2.3. Neurological and neuropsychological batteries
All PPAOS subjects underwent detailed neurological examination by a behavioral and movement disorders specialist (KAJ) and detailed neuropsychological testing. The neurological examination included assessing general cognitive function with the Mini-Mental State Examination (Folstein, Folstein, & McHugh, 1975); executive function with the Frontal Assessment Battery (FAB) (Dubois, Slachevsky, Litvan, & Pillon, 2000); praxis with the Limb Apraxia subscale of the WAB (Kertesz, 2007); functional performance with the Clinical Dementia Rating Scale sum of boxes (CDR-SB) (Hughes, Berg, Danziger, Coben, & Martin, 1982); neuropsychiatric features with the brief questionnaire form of the Neuropsychiatric Inventory (NPI-Q) (Kaufer et al., 2000), and motor function with the Movement Disorders Society sponsored revision of the Unified Parkinson’s Disease Rating Scale (MDS-UPDRS) Parts III (Goetz et al., 2008). The neuropsychological examination included assessment of memory with the Auditory Verbal Learning Test (AVLT) (Rey, 1964) delayed recall; executive function using the Delis-Kaplan Executive Function system (DKEFS) card sort(Delis, Kaplan, & Kramer, 2001); and visuoperceptual function using the Visual Object and Space Perception Battery (VOSP) incomplete letters (Warrington & James, 1991). Mayo Older American Normative Studies (MOANS) age-adjusted scaled scores (Ivnik et al., 1992) were used for the AVLT and scaled scores based on published norms were used for the DKEFS. The MOANS and DKEFS scores are constructed to have a mean of 10 and standard deviation of 3 in cognitively healthy participants.
2.4. Neuroimaging
All PPAOS and control subjects had both volumetric MRI performed at 3T using a standardized protocol. A 3D magnetization prepared rapid acquisition gradient echo (MPRAGE) was performed at each time-point using the following parameters: TR/TE/T1, 2300/3/900 ms; flip angle 8°, 26-cm FOV; 256 × 256 in-plane matrix with a phase FOV of 0.94, voxel sizes of 1×1×1.2mm.

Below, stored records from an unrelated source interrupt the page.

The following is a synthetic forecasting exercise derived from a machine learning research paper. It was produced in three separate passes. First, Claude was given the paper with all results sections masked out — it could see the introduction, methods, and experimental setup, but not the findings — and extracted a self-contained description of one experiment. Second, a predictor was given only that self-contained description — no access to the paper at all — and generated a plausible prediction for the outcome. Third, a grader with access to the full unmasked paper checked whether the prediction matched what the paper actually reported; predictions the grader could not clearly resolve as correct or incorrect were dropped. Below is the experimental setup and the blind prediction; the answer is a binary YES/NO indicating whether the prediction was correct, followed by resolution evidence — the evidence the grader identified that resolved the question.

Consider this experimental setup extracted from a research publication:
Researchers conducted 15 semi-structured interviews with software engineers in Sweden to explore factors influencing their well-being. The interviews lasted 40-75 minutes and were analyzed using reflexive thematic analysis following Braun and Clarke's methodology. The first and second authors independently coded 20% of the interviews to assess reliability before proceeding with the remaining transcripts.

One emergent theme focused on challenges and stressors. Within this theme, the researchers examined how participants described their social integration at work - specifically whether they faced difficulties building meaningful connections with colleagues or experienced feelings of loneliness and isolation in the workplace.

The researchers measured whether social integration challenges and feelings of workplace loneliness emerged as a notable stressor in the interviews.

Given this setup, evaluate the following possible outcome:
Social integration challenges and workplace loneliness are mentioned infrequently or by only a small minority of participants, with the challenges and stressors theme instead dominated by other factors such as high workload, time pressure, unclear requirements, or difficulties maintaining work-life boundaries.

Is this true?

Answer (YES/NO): NO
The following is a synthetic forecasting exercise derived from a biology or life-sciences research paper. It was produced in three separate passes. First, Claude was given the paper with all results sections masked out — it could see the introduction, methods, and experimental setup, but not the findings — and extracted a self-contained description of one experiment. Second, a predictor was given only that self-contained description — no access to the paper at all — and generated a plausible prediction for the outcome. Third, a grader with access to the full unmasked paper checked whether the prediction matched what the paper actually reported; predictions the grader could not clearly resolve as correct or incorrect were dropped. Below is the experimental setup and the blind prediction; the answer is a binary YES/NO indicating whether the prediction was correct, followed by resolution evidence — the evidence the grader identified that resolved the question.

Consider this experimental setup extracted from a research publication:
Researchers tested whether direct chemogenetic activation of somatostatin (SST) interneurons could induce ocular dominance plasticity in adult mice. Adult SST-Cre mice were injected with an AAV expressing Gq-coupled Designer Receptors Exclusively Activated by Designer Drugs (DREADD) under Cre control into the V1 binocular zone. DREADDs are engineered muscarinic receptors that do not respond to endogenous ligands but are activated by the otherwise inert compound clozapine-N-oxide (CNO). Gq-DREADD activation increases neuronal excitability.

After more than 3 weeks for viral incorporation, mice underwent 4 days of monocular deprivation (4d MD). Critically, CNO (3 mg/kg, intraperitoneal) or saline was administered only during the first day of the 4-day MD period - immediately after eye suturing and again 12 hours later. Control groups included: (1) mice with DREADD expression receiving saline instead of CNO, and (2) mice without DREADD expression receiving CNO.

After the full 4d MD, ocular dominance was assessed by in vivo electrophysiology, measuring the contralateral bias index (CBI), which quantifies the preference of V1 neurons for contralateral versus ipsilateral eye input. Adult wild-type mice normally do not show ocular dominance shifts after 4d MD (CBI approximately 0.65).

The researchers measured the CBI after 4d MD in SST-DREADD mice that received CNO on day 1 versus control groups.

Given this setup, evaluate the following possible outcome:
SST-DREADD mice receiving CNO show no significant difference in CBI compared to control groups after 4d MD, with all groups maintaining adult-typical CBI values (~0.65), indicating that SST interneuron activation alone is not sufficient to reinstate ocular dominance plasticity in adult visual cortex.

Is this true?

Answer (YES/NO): NO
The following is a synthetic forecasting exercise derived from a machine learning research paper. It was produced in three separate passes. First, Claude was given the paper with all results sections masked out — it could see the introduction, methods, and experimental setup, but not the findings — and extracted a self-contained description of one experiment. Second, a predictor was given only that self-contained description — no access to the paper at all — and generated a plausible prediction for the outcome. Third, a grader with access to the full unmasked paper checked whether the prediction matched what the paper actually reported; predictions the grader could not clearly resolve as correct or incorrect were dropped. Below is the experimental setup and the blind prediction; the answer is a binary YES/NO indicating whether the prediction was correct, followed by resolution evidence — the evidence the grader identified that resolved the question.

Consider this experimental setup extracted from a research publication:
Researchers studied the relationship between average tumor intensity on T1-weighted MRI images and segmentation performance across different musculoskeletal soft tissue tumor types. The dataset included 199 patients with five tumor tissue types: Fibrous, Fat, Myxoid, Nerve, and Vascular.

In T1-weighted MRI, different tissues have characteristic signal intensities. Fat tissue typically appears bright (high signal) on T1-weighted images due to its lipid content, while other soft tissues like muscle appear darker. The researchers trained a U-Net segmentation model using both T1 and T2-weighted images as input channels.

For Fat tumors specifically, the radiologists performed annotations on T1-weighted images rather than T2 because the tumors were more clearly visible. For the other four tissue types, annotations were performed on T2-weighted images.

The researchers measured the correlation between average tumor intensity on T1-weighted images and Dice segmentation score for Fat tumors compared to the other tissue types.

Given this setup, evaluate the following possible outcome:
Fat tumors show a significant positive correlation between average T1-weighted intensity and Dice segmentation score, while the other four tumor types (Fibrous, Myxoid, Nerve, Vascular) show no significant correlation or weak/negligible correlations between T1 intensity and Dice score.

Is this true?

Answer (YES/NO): NO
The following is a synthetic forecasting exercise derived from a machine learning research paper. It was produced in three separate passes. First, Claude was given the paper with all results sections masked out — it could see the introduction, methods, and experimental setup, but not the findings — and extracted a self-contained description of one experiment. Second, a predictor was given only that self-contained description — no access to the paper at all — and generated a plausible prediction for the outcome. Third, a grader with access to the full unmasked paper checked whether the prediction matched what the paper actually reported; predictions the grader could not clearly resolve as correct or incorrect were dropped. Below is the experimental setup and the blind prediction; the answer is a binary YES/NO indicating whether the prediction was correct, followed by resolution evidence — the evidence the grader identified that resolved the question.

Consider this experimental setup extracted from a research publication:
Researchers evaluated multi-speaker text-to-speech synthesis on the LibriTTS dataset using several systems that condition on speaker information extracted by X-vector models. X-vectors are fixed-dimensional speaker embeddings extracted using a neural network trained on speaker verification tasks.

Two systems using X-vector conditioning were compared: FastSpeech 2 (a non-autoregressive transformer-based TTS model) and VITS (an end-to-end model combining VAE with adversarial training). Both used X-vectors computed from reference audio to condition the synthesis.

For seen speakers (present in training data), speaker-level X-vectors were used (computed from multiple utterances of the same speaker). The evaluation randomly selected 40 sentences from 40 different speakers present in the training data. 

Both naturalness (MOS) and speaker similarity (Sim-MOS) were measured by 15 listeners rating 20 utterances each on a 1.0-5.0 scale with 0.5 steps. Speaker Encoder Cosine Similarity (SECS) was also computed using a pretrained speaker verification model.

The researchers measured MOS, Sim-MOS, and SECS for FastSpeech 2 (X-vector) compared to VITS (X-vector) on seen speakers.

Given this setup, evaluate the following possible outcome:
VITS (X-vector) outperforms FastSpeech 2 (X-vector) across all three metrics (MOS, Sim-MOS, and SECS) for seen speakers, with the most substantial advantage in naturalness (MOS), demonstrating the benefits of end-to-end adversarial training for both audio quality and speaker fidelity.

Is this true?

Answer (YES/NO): YES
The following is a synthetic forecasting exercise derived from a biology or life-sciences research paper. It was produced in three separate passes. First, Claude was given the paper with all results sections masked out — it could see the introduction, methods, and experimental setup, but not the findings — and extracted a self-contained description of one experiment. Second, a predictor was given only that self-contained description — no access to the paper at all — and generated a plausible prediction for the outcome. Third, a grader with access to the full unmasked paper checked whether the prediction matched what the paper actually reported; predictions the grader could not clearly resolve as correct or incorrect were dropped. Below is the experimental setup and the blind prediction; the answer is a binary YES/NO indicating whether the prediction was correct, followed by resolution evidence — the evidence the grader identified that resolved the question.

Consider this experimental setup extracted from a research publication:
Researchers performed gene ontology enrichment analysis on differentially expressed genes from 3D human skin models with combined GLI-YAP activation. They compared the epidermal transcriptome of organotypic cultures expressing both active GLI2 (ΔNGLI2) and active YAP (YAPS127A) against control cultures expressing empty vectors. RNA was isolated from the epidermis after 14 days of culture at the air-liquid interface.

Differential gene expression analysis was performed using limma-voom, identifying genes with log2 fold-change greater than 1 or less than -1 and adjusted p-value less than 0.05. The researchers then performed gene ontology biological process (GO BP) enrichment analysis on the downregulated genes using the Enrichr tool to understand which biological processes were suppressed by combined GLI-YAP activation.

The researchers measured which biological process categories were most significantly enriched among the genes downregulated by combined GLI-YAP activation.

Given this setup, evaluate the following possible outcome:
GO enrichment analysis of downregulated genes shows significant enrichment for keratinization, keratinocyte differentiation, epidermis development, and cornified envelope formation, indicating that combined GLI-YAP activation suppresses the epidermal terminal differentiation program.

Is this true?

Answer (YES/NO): NO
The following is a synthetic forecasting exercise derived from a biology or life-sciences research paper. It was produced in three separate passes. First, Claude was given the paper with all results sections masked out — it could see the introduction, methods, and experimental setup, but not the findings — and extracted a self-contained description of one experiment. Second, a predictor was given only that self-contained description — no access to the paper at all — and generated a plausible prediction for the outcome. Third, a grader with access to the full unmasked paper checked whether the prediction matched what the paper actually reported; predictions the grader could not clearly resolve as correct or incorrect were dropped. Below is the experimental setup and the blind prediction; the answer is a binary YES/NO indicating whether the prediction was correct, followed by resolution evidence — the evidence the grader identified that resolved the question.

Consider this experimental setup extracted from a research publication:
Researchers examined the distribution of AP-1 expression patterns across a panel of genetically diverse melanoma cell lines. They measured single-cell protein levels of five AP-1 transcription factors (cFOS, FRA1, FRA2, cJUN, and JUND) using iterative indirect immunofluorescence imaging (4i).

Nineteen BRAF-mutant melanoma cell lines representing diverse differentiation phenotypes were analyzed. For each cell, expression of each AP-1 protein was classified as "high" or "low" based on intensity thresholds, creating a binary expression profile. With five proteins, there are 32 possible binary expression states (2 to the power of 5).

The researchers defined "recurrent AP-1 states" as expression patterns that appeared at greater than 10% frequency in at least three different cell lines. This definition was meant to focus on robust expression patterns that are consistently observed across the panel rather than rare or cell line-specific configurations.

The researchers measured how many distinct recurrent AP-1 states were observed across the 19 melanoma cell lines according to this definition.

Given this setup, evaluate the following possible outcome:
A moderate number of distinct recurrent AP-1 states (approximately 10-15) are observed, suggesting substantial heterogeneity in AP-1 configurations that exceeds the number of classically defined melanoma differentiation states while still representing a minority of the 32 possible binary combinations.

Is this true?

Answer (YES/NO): NO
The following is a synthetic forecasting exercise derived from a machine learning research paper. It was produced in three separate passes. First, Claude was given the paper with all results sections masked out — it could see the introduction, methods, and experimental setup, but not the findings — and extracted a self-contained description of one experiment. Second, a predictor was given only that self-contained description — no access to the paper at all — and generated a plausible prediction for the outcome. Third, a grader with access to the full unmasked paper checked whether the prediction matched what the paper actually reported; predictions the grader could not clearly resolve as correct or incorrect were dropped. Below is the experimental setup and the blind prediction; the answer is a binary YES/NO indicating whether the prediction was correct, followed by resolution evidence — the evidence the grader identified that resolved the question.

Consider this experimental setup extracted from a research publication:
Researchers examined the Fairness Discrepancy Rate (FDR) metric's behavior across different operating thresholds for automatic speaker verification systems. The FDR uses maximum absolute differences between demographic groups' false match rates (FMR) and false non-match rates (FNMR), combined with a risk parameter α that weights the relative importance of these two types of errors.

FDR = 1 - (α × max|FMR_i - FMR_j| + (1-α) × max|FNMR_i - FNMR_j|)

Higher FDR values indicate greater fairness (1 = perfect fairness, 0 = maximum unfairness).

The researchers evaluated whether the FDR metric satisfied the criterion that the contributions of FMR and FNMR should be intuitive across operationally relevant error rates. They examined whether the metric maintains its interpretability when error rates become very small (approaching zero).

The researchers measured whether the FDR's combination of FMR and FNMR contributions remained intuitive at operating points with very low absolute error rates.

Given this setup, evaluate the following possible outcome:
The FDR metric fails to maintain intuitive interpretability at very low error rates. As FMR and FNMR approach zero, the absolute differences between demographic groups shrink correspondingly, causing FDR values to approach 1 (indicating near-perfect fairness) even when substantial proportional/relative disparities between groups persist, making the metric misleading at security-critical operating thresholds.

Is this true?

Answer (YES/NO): NO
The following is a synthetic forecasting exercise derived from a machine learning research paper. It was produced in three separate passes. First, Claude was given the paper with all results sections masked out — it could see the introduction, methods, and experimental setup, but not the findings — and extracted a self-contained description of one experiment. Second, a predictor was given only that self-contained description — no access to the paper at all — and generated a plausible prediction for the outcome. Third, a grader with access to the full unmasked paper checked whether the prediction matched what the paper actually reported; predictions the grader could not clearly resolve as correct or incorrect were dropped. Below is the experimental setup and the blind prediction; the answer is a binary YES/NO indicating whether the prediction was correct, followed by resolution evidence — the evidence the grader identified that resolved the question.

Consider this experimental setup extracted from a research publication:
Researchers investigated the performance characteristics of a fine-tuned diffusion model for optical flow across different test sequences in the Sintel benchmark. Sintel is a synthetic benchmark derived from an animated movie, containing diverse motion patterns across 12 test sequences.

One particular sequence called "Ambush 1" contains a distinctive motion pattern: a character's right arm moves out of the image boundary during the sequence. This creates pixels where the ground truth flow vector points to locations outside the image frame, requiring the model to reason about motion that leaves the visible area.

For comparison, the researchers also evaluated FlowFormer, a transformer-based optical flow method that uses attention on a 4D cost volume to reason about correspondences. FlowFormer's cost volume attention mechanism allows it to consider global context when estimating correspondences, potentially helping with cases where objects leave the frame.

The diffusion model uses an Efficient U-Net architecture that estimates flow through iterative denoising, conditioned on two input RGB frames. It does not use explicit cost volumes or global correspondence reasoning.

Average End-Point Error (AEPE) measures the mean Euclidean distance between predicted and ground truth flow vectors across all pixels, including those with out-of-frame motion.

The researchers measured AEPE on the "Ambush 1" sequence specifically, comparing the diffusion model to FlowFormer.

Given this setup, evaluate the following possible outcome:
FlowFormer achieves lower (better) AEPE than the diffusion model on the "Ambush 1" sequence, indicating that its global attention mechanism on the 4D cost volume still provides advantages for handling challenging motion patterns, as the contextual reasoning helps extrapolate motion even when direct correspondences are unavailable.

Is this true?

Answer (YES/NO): YES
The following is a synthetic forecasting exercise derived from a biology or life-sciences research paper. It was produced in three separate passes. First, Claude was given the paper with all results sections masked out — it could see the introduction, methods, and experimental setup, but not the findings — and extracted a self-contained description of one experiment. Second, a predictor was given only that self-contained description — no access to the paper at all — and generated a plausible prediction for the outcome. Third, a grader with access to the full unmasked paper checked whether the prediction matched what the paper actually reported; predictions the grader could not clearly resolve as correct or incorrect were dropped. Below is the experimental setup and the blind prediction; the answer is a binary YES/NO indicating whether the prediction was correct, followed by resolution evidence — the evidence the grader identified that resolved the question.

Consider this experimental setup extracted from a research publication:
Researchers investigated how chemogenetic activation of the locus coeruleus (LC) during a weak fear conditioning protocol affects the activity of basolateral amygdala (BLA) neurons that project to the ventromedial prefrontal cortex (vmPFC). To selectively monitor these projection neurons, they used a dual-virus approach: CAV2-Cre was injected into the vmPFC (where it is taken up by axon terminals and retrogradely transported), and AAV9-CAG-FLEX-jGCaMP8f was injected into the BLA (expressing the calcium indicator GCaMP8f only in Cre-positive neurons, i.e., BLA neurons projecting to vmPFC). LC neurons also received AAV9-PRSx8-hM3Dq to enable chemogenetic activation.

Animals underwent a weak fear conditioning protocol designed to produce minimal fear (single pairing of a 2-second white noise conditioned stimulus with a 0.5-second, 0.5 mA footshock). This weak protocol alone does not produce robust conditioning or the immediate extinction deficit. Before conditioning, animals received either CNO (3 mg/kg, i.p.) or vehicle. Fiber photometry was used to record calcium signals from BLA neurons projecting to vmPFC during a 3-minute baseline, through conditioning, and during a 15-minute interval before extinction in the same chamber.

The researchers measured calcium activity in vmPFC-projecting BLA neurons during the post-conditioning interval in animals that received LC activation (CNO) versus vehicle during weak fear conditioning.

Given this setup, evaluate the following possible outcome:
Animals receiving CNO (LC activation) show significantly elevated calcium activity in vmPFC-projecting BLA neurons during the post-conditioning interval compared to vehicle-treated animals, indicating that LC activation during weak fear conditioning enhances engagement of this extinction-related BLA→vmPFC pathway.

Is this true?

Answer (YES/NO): YES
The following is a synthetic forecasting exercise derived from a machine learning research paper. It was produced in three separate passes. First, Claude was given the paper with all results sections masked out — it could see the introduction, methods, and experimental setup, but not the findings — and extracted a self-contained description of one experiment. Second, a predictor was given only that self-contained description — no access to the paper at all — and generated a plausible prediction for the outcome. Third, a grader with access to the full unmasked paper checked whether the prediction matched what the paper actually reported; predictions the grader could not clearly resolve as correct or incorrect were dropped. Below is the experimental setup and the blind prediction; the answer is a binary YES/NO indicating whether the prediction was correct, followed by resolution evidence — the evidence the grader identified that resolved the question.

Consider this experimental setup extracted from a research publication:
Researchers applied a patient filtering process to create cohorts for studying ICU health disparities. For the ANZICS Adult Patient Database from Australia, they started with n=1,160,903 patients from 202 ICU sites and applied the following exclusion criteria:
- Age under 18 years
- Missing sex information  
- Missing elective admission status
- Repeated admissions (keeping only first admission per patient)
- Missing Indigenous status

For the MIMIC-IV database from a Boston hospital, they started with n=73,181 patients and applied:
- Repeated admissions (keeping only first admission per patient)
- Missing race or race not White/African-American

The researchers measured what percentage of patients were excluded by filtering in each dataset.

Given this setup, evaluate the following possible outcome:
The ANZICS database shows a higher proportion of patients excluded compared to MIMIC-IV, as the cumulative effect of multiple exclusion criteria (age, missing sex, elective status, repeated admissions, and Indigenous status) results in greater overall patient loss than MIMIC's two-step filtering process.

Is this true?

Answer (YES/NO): NO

All MPRAGE images underwent pre-processing correction for gradient non-linearity (Jovicich et al., 2006) and intensity non-uniformity using a combination of N3 (Sled, Zijdenbos, & Evans, 1998) and the SPM5 normalization (www.fil.ion.ucl.ac.uk/spm).
Longitudinal patterns of grey matter atrophy were assessed using an in-house developed version of tensor-based morphometry using symmetric normalization (TBM-SyN) (Jack et al., 2014) and Statistical Parametric Mapping (SPM5) (www.fil.ion.ucl.ac.uk/spm) software. The symmetric normalization forces the deformation between two images to be symmetric with respect to the direction of the deformation, eliminating asymmetry in the registrations and ensuring that the absolute changes from scan A to scan B are the same as from B to A (Fox, Ridgway, & Schott, 2011). First, all the repeat scans were iteratively registered to their common mean, using a nine degrees-of-freedom (9DOF) rigid-body registration. A differential-bias correction was then performed in order to balance image intensities across each scan-pair (Lewis & Fox, 2004). The symmetric normalization (SyN) algorithm (Avants, Epstein, Grossman, & Gee, 2008) was applied to each 9DOF registered and differential bias corrected scan-pair. The SyN algorithm was used to compute a nonlinear deformation required to transform the later image to the earlier image for each pair of scans, producing an image of the log of the Jacobian determinants for each deformation. The log Jacobian image for each subject was scaled by the inter-scan interval, producing annualized log Jacobian images, normalized to template space (Vemuri et al., 2008) for statistical comparison, and smoothed at 10mm full-width at half maximum. Two-sided t-tests were used to compare the annualized log Jacobians between groups including age and sex as covariates. As a secondary analysis, regression analyses were performed to assess correlations between clinical measures and rates of atrophy at the voxel-level. Results were assessed corrected for multiple comparisons using the family wise error correction at p<0.05 and uncorrected at p<0.001.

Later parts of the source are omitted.